[[ Data for analysis open ]]

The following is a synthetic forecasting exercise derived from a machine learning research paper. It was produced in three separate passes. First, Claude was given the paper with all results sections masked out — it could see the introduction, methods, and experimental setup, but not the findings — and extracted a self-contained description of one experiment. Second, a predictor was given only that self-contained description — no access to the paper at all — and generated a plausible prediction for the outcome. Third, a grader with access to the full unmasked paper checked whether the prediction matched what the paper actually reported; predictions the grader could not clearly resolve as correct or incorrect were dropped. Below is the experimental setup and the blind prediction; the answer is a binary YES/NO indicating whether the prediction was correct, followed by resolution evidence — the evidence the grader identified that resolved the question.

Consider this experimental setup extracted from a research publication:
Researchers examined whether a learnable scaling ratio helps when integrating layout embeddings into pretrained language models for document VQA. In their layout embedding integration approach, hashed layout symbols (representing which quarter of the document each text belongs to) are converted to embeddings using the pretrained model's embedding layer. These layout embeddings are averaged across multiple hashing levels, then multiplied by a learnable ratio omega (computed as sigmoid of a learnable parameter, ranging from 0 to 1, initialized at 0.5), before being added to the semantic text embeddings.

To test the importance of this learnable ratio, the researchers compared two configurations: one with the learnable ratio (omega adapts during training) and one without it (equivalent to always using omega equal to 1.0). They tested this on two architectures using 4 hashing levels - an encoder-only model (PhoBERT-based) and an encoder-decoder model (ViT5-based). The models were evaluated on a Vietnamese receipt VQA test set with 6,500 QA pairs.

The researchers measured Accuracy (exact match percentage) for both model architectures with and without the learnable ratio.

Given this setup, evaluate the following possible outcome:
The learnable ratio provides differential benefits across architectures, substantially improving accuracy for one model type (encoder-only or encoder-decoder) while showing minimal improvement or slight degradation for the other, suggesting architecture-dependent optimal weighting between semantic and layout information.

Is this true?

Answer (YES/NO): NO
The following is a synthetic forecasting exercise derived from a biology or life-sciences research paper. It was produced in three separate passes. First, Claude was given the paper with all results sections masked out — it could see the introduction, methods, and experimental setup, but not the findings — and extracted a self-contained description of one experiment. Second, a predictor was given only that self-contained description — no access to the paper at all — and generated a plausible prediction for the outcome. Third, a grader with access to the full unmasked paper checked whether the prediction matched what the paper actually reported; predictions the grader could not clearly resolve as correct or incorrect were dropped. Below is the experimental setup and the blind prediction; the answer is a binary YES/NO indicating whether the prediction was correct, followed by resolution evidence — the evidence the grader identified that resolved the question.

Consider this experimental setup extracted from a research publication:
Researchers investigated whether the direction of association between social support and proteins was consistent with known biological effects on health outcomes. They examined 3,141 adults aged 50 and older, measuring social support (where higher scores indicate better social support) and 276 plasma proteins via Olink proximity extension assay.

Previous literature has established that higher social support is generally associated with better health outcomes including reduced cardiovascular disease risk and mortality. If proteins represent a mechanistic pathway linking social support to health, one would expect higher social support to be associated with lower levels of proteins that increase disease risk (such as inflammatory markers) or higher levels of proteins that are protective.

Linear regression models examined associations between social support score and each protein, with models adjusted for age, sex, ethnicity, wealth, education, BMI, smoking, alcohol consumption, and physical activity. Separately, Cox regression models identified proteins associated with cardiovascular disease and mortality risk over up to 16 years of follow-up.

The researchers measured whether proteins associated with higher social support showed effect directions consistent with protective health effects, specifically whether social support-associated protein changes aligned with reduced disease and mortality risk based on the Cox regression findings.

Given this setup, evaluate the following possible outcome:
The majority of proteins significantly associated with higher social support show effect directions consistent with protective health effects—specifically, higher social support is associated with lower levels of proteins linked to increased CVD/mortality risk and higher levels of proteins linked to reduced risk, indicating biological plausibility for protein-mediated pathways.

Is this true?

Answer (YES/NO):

[[ Data for analysis closed ]]

*Activity*:
The response has to match the data exactly, line for line.

*Solved exercise*:
The following is a synthetic forecasting exercise derived from a machine learning research paper. It was produced in three separate passes. First, Claude was given the paper with all results sections masked out — it could see the introduction, methods, and experimental setup, but not the findings — and extracted a self-contained description of one experiment. Second, a predictor was given only that self-contained description — no access to the paper at all — and generated a plausible prediction for the outcome. Third, a grader with access to the full unmasked paper checked whether the prediction matched what the paper actually reported; predictions the grader could not clearly resolve as correct or incorrect were dropped. Below is the experimental setup and the blind prediction; the answer is a binary YES/NO indicating whether the prediction was correct, followed by resolution evidence — the evidence the grader identified that resolved the question.

Consider this experimental setup extracted from a research publication:
Researchers examined whether a learnable scaling ratio helps when integrating layout embeddings into pretrained language models for document VQA. In their layout embedding integration approach, hashed layout symbols (representing which quarter of the document each text belongs to) are converted to embeddings using the pretrained model's embedding layer. These layout embeddings are averaged across multiple hashing levels, then multiplied by a learnable ratio omega (computed as sigmoid of a learnable parameter, ranging from 0 to 1, initialized at 0.5), before being added to the semantic text embeddings.

To test the importance of this learnable ratio, the researchers compared two configurations: one with the learnable ratio (omega adapts during training) and one without it (equivalent to always using omega equal to 1.0). They tested this on two architectures using 4 hashing levels - an encoder-only model (PhoBERT-based) and an encoder-decoder model (ViT5-based). The models were evaluated on a Vietnamese receipt VQA test set with 6,500 QA pairs.

The researchers measured Accuracy (exact match percentage) for both model architectures with and without the learnable ratio.

Given this setup, evaluate the following possible outcome:
The learnable ratio provides differential benefits across architectures, substantially improving accuracy for one model type (encoder-only or encoder-decoder) while showing minimal improvement or slight degradation for the other, suggesting architecture-dependent optimal weighting between semantic and layout information.

Is this true?

Answer (YES/NO): NO
The following is a synthetic forecasting exercise derived from a biology or life-sciences research paper. It was produced in three separate passes. First, Claude was given the paper with all results sections masked out — it could see the introduction, methods, and experimental setup, but not the findings — and extracted a self-contained description of one experiment. Second, a predictor was given only that self-contained description — no access to the paper at all — and generated a plausible prediction for the outcome. Third, a grader with access to the full unmasked paper checked whether the prediction matched what the paper actually reported; predictions the grader could not clearly resolve as correct or incorrect were dropped. Below is the experimental setup and the blind prediction; the answer is a binary YES/NO indicating whether the prediction was correct, followed by resolution evidence — the evidence the grader identified that resolved the question.

Consider this experimental setup extracted from a research publication:
Researchers investigated whether the direction of association between social support and proteins was consistent with known biological effects on health outcomes. They examined 3,141 adults aged 50 and older, measuring social support (where higher scores indicate better social support) and 276 plasma proteins via Olink proximity extension assay.

Previous literature has established that higher social support is generally associated with better health outcomes including reduced cardiovascular disease risk and mortality. If proteins represent a mechanistic pathway linking social support to health, one would expect higher social support to be associated with lower levels of proteins that increase disease risk (such as inflammatory markers) or higher levels of proteins that are protective.

Linear regression models examined associations between social support score and each protein, with models adjusted for age, sex, ethnicity, wealth, education, BMI, smoking, alcohol consumption, and physical activity. Separately, Cox regression models identified proteins associated with cardiovascular disease and mortality risk over up to 16 years of follow-up.

The researchers measured whether proteins associated with higher social support showed effect directions consistent with protective health effects, specifically whether social support-associated protein changes aligned with reduced disease and mortality risk based on the Cox regression findings.

Given this setup, evaluate the following possible outcome:
The majority of proteins significantly associated with higher social support show effect directions consistent with protective health effects—specifically, higher social support is associated with lower levels of proteins linked to increased CVD/mortality risk and higher levels of proteins linked to reduced risk, indicating biological plausibility for protein-mediated pathways.

Is this true?

Answer (YES/NO):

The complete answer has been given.